Work order
Copy exactly the lines from the line holding "[volunteer wildlife ID]" through the end of the material, and no others; pictures stay out.

Task inputs
*** Block opens ***
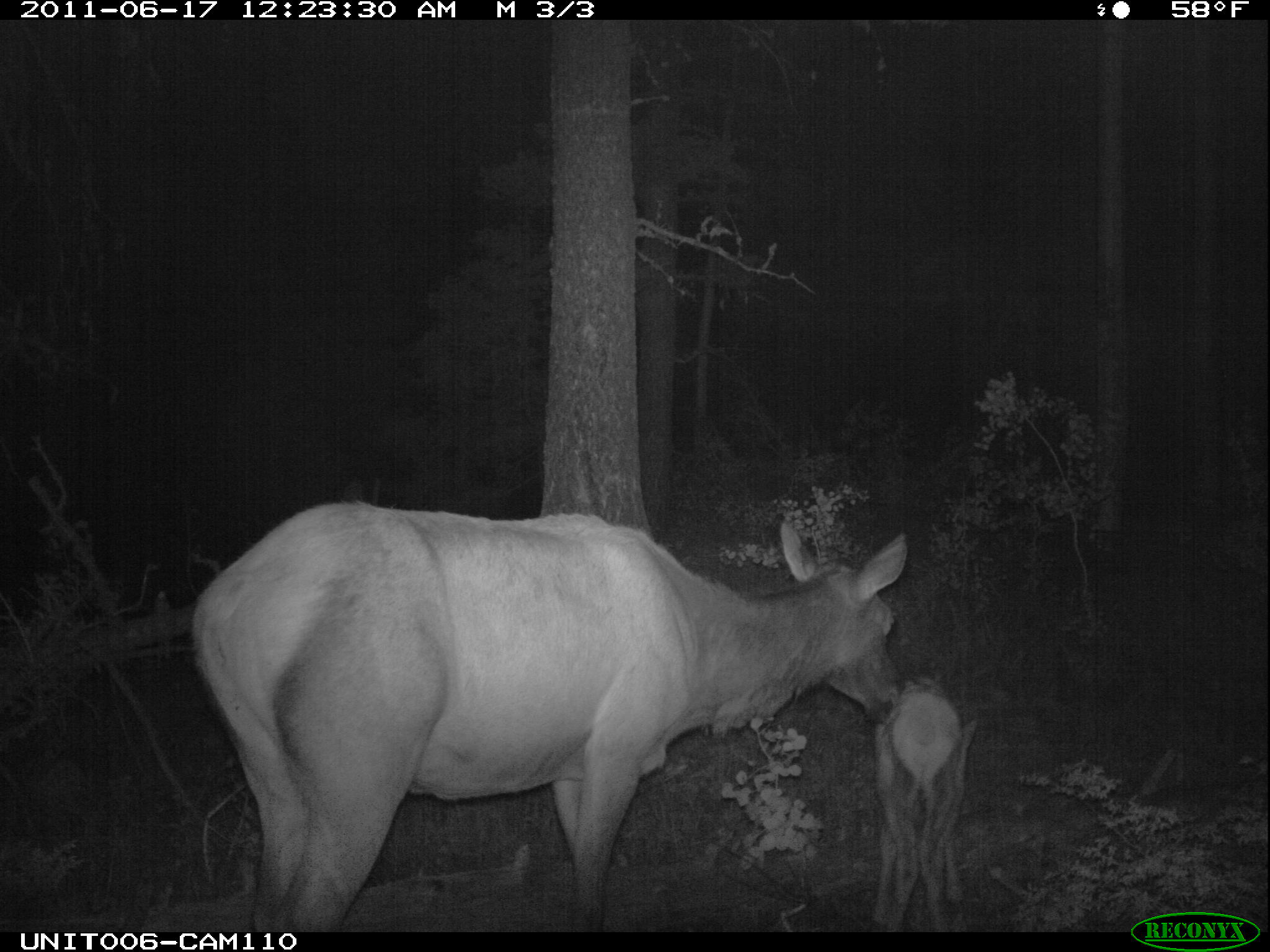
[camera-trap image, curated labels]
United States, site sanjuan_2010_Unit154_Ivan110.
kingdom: Animalia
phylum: Chordata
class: Mammalia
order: Artiodactyla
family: Cervidae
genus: Cervus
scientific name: Cervus elaphus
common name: red deer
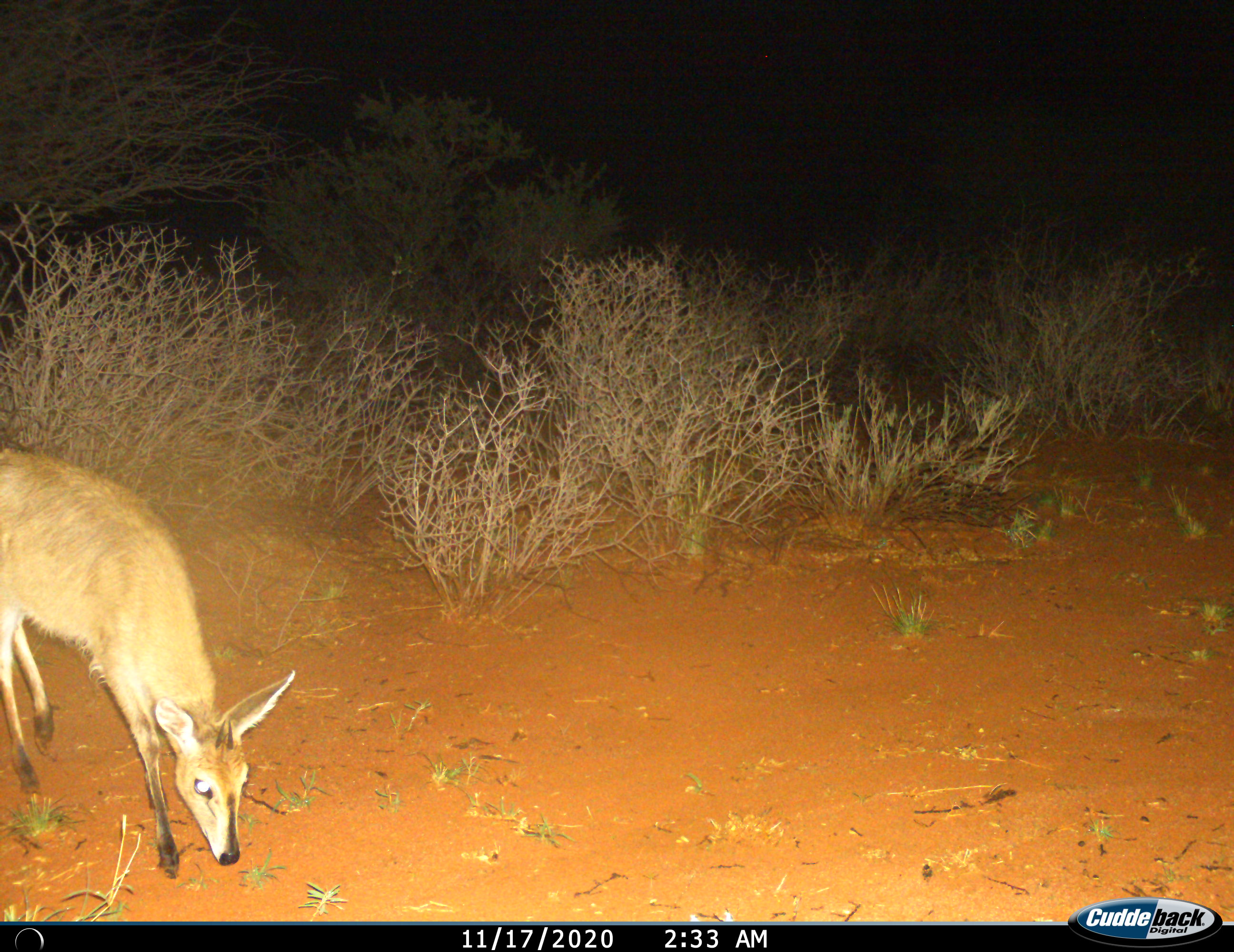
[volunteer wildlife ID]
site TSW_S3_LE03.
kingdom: Animalia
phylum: Chordata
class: Mammalia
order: Artiodactyla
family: Bovidae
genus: Sylvicapra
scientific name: Sylvicapra grimmia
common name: common duiker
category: duikercommongrey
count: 1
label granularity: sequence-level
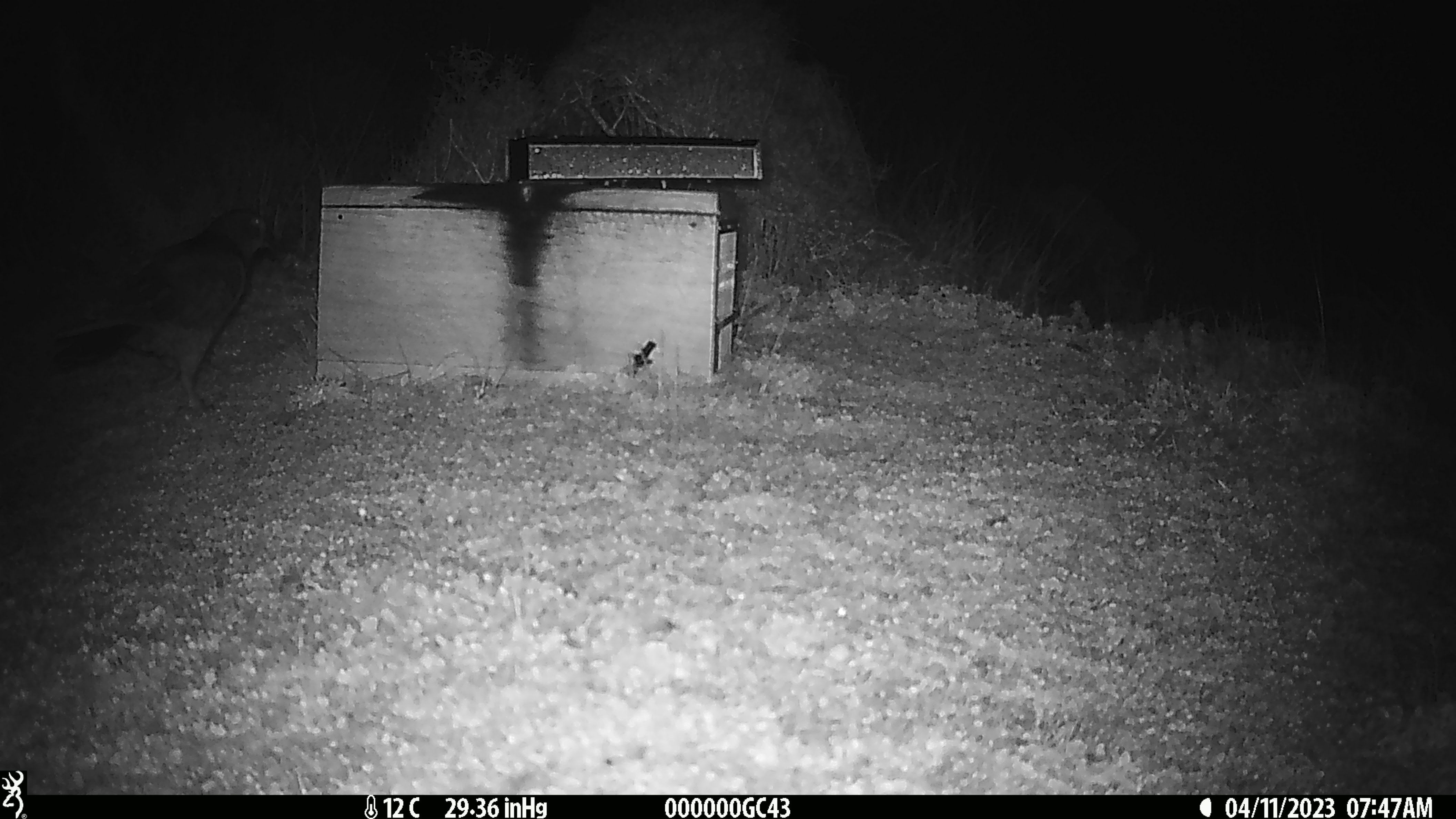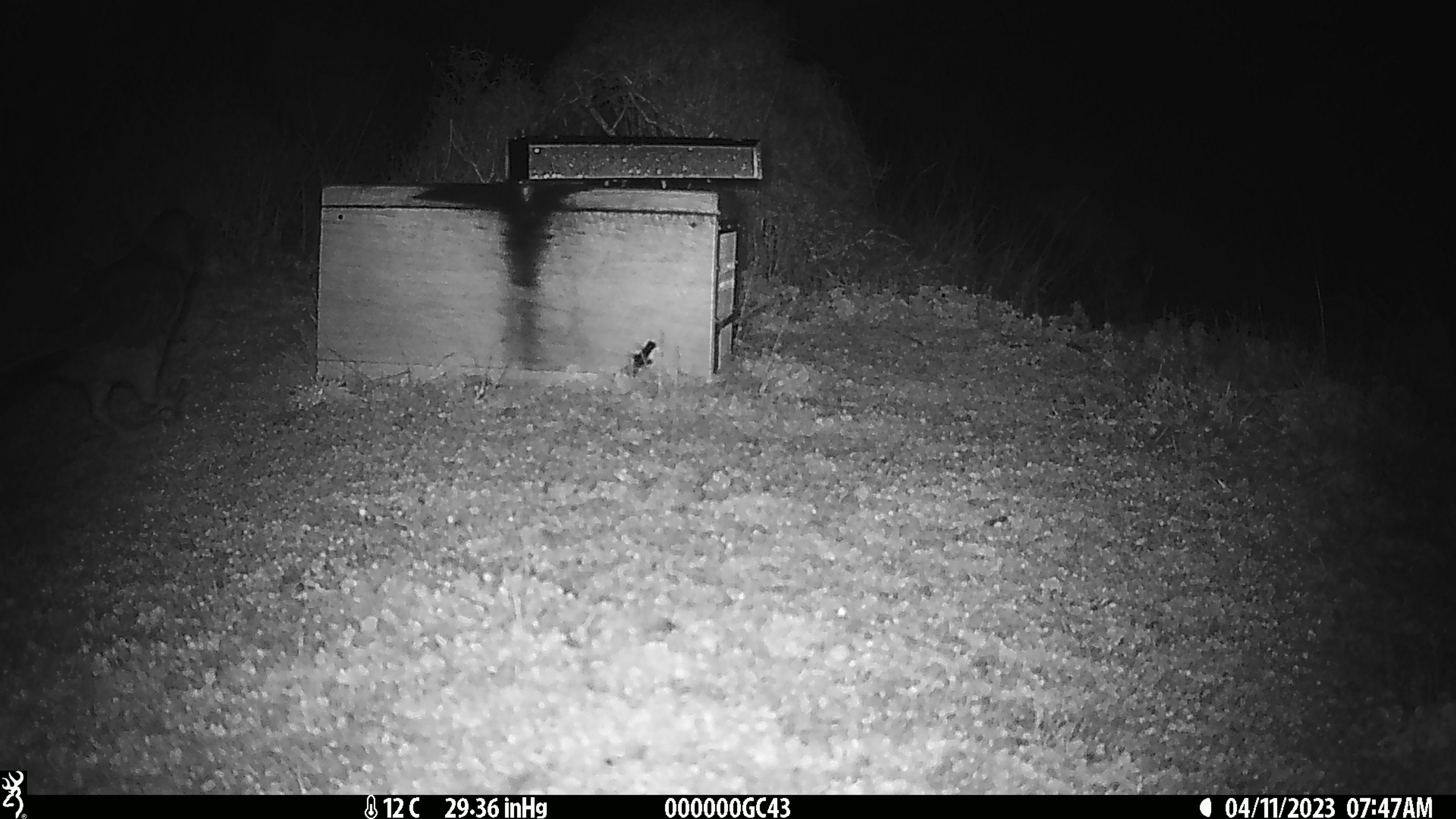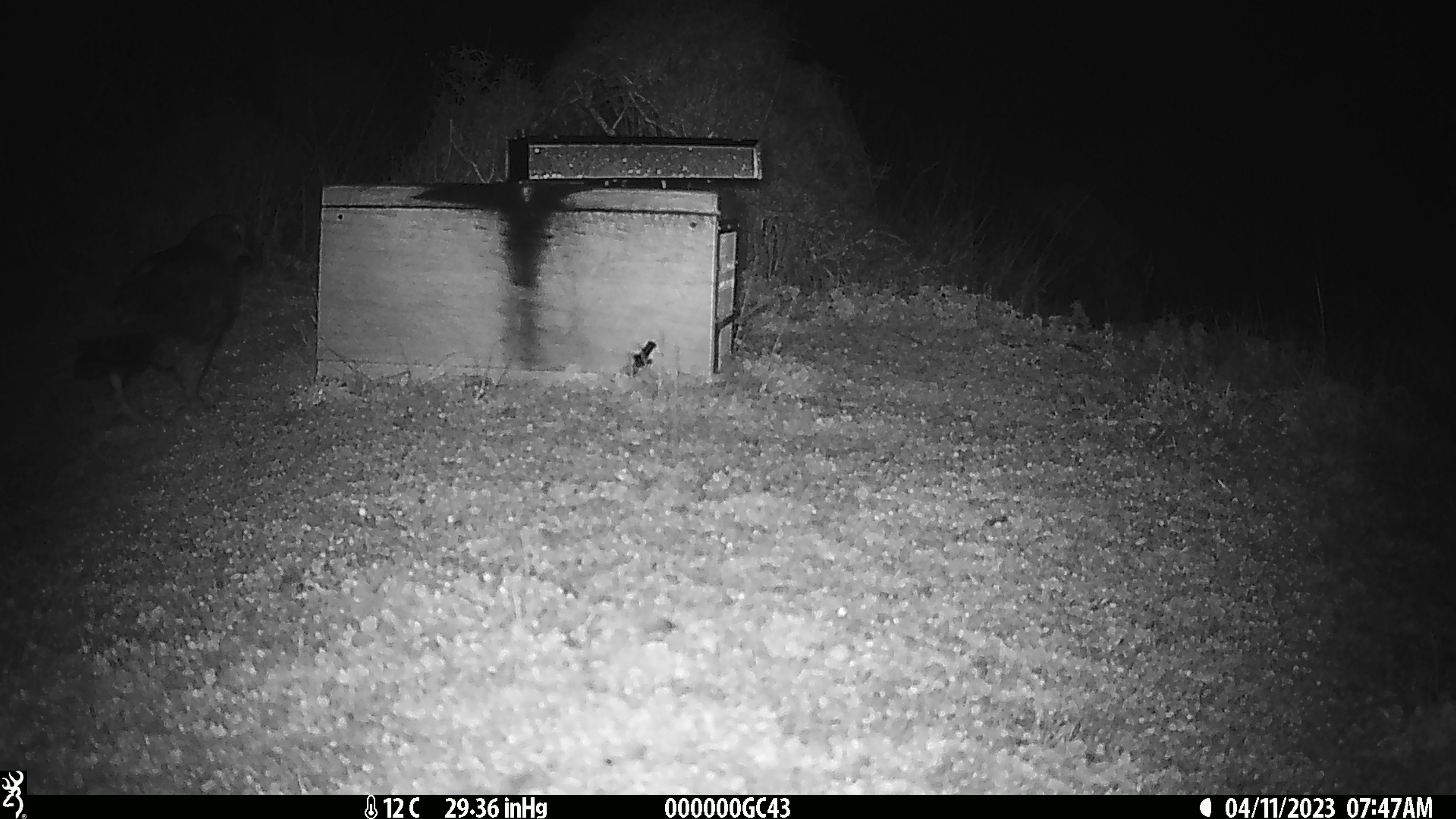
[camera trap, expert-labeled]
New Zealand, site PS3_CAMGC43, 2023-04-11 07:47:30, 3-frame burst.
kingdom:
*** Block closes ***
Completed exercise
[volunteer wildlife ID]
site TSW_S3_LE03.
kingdom: Animalia
phylum: Chordata
class: Mammalia
order: Artiodactyla
family: Bovidae
genus: Sylvicapra
scientific name: Sylvicapra grimmia
common name: common duiker
category: duikercommongrey
count: 1
label granularity: sequence-level
[camera trap, expert-labeled]
New Zealand, site PS3_CAMGC43, 2023-04-11 07:47:30, 3-frame burst.
kingdom:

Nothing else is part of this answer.